Fiebre del Nilo: La Junta constata 19 positivos entre Caballos en Andalucía

Los casos de caballos con el virus de la Fiebre del Nilo se reparten entre Puerto Real, Jerez, Huelva y Sevilla

La Junta de Andalucía ha confirmado este domingo 23 de agosto de la presencia de 19 positivos por Fiebre del Nilo en caballos de Andlaucía.

Concretamente se han registrado 12 casos en Sevilla (cuatro en Lebrija, tres en Los Palacios, tres en Dos Hermanas y dos en Las Cabezas de San Juan); cinco en la provincia de Huelva (dos en Almonte, uno en Moguer, otro en San Bartolomé y un último en Gibraléon; y dos en Cádiz (Uno en Jerez de la Frontera y otro en Puerto Real).

La Consejería de Agricultura, Ganadería, Pesca y Desarrollo Sostenible ha implantado un sistema para la detección precoz de la enfermedad en los caballos.

Ello permite emplear medidas de control y prevención para iniciar el tratamiento veterinario correspondiente sobre aquellos équidos que la padecen.

Hay que dejar claro que los caballos no transmiten en ningún caso la enfermedad a otros animales.

Estos brotes de Fiebre del Nilo vienen produciéndose en Andalucía desde hace varios años.
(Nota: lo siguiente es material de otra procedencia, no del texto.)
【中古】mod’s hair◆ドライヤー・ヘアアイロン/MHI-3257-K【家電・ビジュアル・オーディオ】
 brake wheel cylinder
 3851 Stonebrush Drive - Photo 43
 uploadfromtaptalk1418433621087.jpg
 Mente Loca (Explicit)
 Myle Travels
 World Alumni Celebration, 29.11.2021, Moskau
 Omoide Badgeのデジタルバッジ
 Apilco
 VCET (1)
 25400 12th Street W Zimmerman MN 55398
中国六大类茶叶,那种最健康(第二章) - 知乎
Este hecho es debido a la situación geográfica de Andalucía, por donde pasan numerosas aves migratorias.

Las aves anteriormente mencionadas desempeñan un papel reservorio del virus que transmite el mosquito culex y otros tipos de mosquitos.
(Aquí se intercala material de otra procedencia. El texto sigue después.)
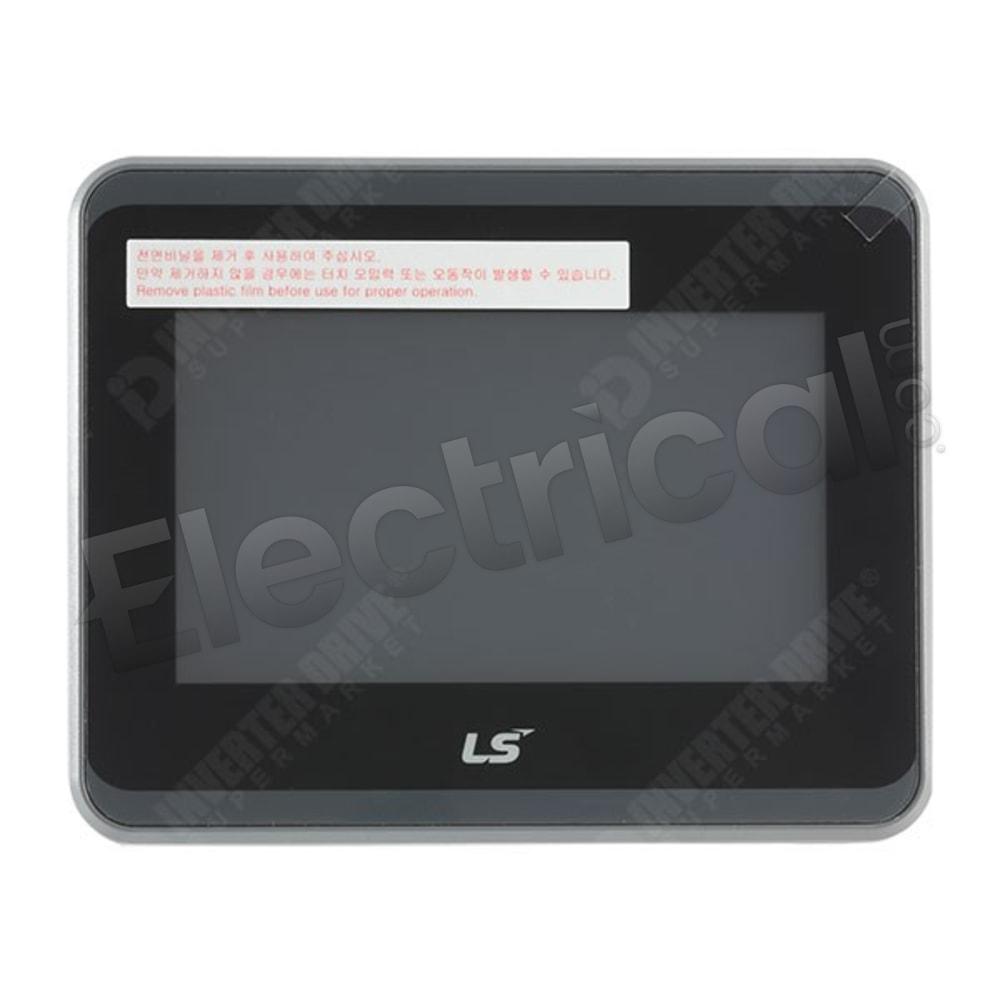 EXP20-TTA/DC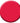 Cosmo Color Dip Powder - Acrylic & Dipping Powder / 2 oz. - M021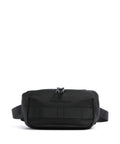 Piquadro Arne Belt bag nero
Apenas un 10% de los caballos infectados ofrecen síntomas y sólo un 1% fallce como consecuencia de la enfermedad.

Vacunas para la Fiebre del Nilo

Existen varias vacunas autorizadas para el virus de la Fiebre del Nilo en caballos. La vacuna suele ser aplicada por los veterinarios de équidos.

La Junta, a su vez, cuenta con un sistema de vigilancia pasiva para los caballos. De esta forma, en aquellos casos con sintomatología neurológica en zonas geográficas consideradas de riesgo, los servicios veterinarios de la Oficinas Comarcales Agrarias (OCA) toman las muestras necesarias para confirmar o descartar la enfermedad sin perjuicio de los tratamientos que los veterinarios clínicos aplican a los caballos enfermos.

Igualmente, la Consejería ha constituido una red de vigilancia activa respecto a équidos y aves centinelas de una relación de explotaciones distribuídas por las zonas de mayor riesgo.

Esto permite extraer muestras con cierta frecuencia para detectar si el virus circula por el territorio.